Overseas students rejected on ‘arbitrary’ grounds, UKCISA report suggests

四月 18, 2013

Border officers have been accused of refusing visas to international students on “arbitrary” grounds after the introduction of interviews to test applicants’ English skills and genuineness.

From this month, at least 100,000 credibility interviews will be conducted every year in an attempt to weed out bogus students, the Home Office has said, but there are fears that they are actually being used to deter students and cut net migration.

A report by the UK Council for International Student Affairs (UKCISA) claims that the interviews can result in “unpredictable and subjective” decisions. In one example, a student was allegedly refused a visa because border staff thought that study in the UK was a bad use of her deceased father’s money, although this decision was eventually overturned.

Pilot interviews between December 2011 and February 2012 found that almost a third of students could be judged as not genuine, according to the Home Office, although the proportion was 14 per cent for university applicants. Following the trial, the Home Office introduced credibility tests for about 5 per cent of applicants the following July.

To gauge the impact of this first wave of interviews, UKCISA gathered responses from 83 institutions, including 57 in higher education.

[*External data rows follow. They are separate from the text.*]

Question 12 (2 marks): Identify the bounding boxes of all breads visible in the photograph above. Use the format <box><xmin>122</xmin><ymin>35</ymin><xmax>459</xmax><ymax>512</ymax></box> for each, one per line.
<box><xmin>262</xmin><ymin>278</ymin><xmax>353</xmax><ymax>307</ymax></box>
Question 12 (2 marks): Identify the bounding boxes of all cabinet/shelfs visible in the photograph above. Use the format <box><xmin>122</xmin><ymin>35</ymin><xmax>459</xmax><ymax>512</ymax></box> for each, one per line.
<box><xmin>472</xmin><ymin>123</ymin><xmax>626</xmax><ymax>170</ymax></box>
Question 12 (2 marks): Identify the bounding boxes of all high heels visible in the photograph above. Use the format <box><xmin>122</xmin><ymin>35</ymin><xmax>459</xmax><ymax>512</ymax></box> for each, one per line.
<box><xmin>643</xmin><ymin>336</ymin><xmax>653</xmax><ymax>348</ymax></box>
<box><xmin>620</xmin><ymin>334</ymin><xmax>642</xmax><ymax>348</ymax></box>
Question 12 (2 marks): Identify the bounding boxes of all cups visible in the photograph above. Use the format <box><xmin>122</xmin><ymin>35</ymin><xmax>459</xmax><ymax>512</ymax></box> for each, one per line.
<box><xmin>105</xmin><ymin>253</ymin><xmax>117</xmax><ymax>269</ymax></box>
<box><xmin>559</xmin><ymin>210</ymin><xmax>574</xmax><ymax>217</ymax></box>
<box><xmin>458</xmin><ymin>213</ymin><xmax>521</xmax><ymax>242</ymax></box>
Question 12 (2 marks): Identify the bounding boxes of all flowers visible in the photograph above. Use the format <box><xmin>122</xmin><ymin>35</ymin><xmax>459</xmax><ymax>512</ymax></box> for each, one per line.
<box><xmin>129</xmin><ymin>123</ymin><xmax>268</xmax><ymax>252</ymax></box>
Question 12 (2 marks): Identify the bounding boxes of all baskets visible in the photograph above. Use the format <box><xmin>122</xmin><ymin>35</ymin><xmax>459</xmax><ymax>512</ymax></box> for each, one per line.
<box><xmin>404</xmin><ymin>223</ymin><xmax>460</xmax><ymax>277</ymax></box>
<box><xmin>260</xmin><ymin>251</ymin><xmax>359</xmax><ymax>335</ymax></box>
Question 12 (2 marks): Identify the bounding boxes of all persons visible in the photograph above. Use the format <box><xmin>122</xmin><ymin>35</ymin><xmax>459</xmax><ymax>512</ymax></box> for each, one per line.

Lack of credibility was the main reason given for refusal, according to Tier 4 Credibility Interviews: UKCISA Survey Report, released last month. In most circumstances, the reasons given were “potentially in line with the guidance”, the report acknowledges. But in many cases the refusals were subjective and possibly unjust, it argues.

One student was rejected because they had not previously travelled outside Pakistan and so could “not demonstrate any previous compliance with the immigration rules of another country”, one respondent says.

Officers were “sceptical” about the intentions of any student not going to study at a Russell Group university, says another.

Several students were refused visas because they could not give “specific module content” about an undergraduate foundation course, the report adds.

There is also concern that immigration officers imposed a higher English language bar than necessary, and that students clammed up in the stress of the interview.

“It is unclear what training or qualifications the [officers] have to make them able to decide who is a ‘genuine’ student” and who can speak an appropriate level of English, one respondent complains.

In December 2012, Theresa May, the home secretary, announced a further 100,000 such interviews this financial year focusing on students from “high-risk” countries.

But Dominic Scott, chief executive of UKCISA, said there were fears that the measures were “yet one more administrative mechanism to reduce quite substantially the number of students coming to the UK in pursuit of net migration policies”.

The government has pledged to cut net migration to the “tens of thousands” by 2015.

A Home Office spokeswoman said: “Increasing our interviewing capability allows us to identify and stop those trying to abuse the system.”

It was announced last month that the UK Border Agency, which had been conducting the interviews, will be scrapped, with its functions split up and moved back under direct Home Office control.